If you can't get any traction, you can either wait it out over quite a long time, or move on. 

hope that helps a bit.

Kind regards

Kev

 

Adta74's picture

 Hi Kev, thank you so much for the three references to the podcast. Part of my recent frustration is that I didn't know where to start.... I just want to hear some guidance on anything that can help with my experience. I'm going to listen I'm going to search and listen for those podcasts for certain.  Every little bit helps!

JonathanGiglio's picture

Interesting, I almost don't know how to post this. I want to thank you for your warnings and pitfalls, without encouraging behavior you're looking to change. There is a cast for "getting promoted against your peers". Might be too late here. I think the key point is and to reiterate - What Got You Here, Won't Get You There. It's like going from College to Pros. There are only 32 Quarterbacks in the NFL - how good do you think you have to be to perform at that level? That said, even Mike could get past his High C tendencies to get a CIO spot, so there is hope. Clearly you're capable. Have you considered Executive Coaching? Is there a Leadership/Executive training program (don't know about Public Sector, but we have them in the Private Sector).
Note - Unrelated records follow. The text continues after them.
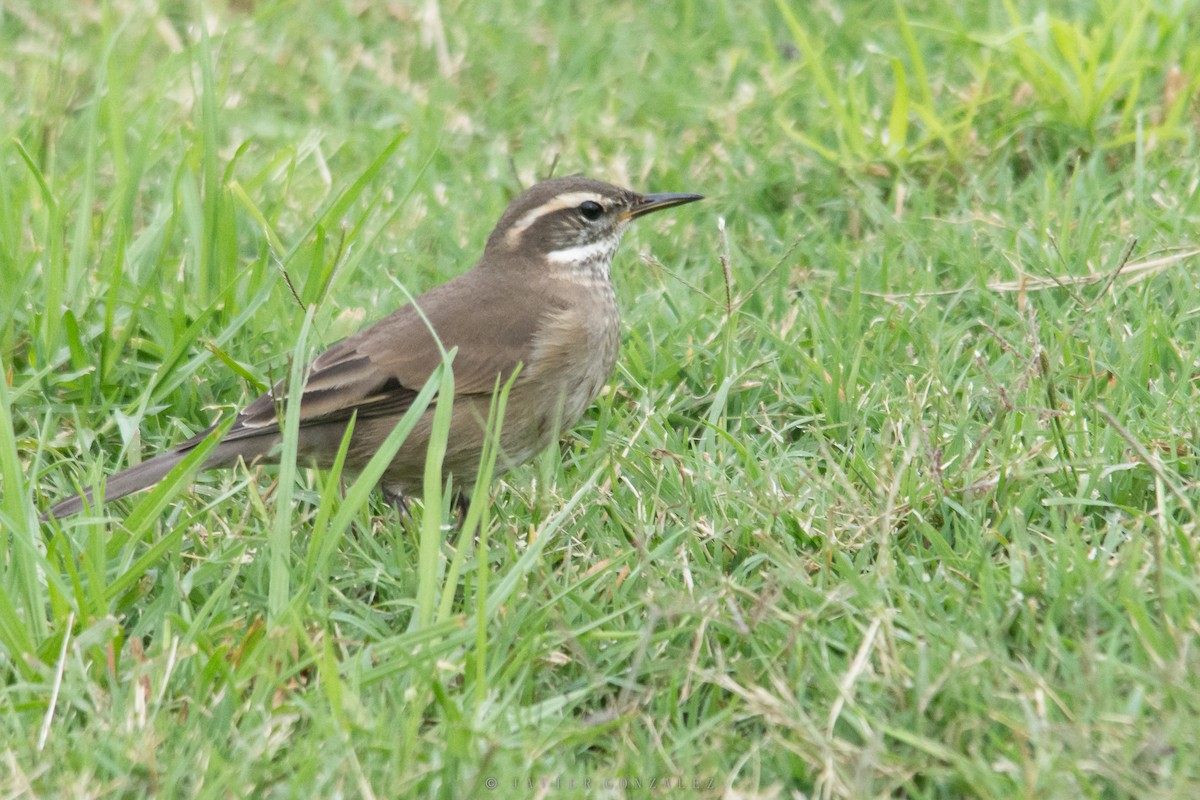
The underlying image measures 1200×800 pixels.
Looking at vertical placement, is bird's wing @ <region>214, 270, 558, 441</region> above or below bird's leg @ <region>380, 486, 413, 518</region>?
above

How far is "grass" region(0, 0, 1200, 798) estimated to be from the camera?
424 centimetres

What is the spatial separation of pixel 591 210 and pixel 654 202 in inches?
12.4

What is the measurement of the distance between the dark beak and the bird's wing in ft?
2.49

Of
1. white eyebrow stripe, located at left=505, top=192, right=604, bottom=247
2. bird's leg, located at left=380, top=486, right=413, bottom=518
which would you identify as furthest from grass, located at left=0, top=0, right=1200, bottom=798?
white eyebrow stripe, located at left=505, top=192, right=604, bottom=247

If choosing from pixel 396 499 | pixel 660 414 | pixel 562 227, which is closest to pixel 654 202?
pixel 562 227

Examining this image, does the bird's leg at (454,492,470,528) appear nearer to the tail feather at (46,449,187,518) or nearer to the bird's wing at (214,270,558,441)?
the bird's wing at (214,270,558,441)

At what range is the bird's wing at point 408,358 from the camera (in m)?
6.14

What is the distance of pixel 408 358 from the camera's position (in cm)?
620

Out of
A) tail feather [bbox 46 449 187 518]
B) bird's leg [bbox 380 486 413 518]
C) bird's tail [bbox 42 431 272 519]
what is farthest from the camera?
bird's leg [bbox 380 486 413 518]

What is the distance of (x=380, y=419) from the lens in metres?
6.27

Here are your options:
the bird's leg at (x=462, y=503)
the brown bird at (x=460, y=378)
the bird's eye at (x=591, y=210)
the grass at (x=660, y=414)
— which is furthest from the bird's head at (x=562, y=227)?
the bird's leg at (x=462, y=503)

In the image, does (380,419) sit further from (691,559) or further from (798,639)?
(798,639)

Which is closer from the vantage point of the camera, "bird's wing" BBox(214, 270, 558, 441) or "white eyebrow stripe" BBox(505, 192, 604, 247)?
"bird's wing" BBox(214, 270, 558, 441)

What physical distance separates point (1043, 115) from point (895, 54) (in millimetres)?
1339
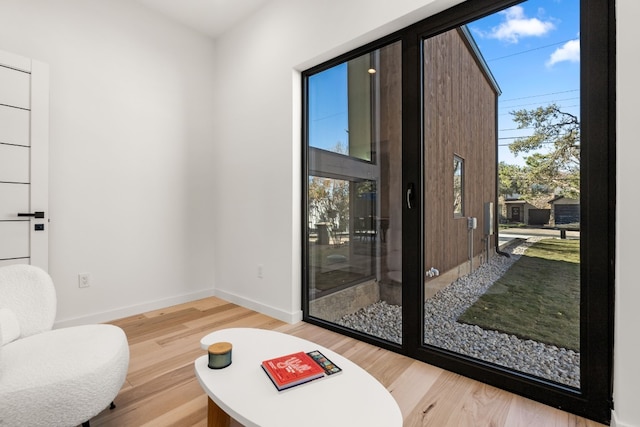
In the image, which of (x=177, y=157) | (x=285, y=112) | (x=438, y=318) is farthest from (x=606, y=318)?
(x=177, y=157)

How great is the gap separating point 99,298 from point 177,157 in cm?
146

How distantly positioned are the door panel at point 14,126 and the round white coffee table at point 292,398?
7.12ft

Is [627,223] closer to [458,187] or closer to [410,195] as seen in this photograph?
[458,187]

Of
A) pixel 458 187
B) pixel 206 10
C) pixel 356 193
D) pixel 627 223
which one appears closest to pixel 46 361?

Good luck! Keep us posted.

Adta74's picture

 Hi Jonathan, I really want to thank you for your post and for the kind words of encouragement.  I really love your analogy with football ;).   Now that I'm back in the minors(...had to go there!)... I just want to take some steps to see how I can  improve my rough edges and slowly try again.   I really want to read that cast on "what got you here won't get you there"... It's been suggested a few times now that and sounds like a good one. Thanks again! 

gehrhorn's picture

The position carried 4 major portfolios and had a span of control on the RID-ON-CU-LOUS side. My former boss was very good at never saying no and always found a way to take on anything that was asked of him ( kinda like a "manager tools" manager should.... you can see how he became a director). Problem was, nobody could keep up that tempo and he fell short on creating a #2 to take takeover . I however, foolishly thought that if I put my mind to it, no complaining, that I would be able to figure out a way to maintain the tempo. Looking back, I should've asked for help. I should've admitted that I couldn't do it all.

I would revisit this. What I see recommended in the podcasts are, "Figure out what your major responsibilities are, deliver on those, and say no to everything else. Once you're hitting on all cylinders for primary you can start saying yes".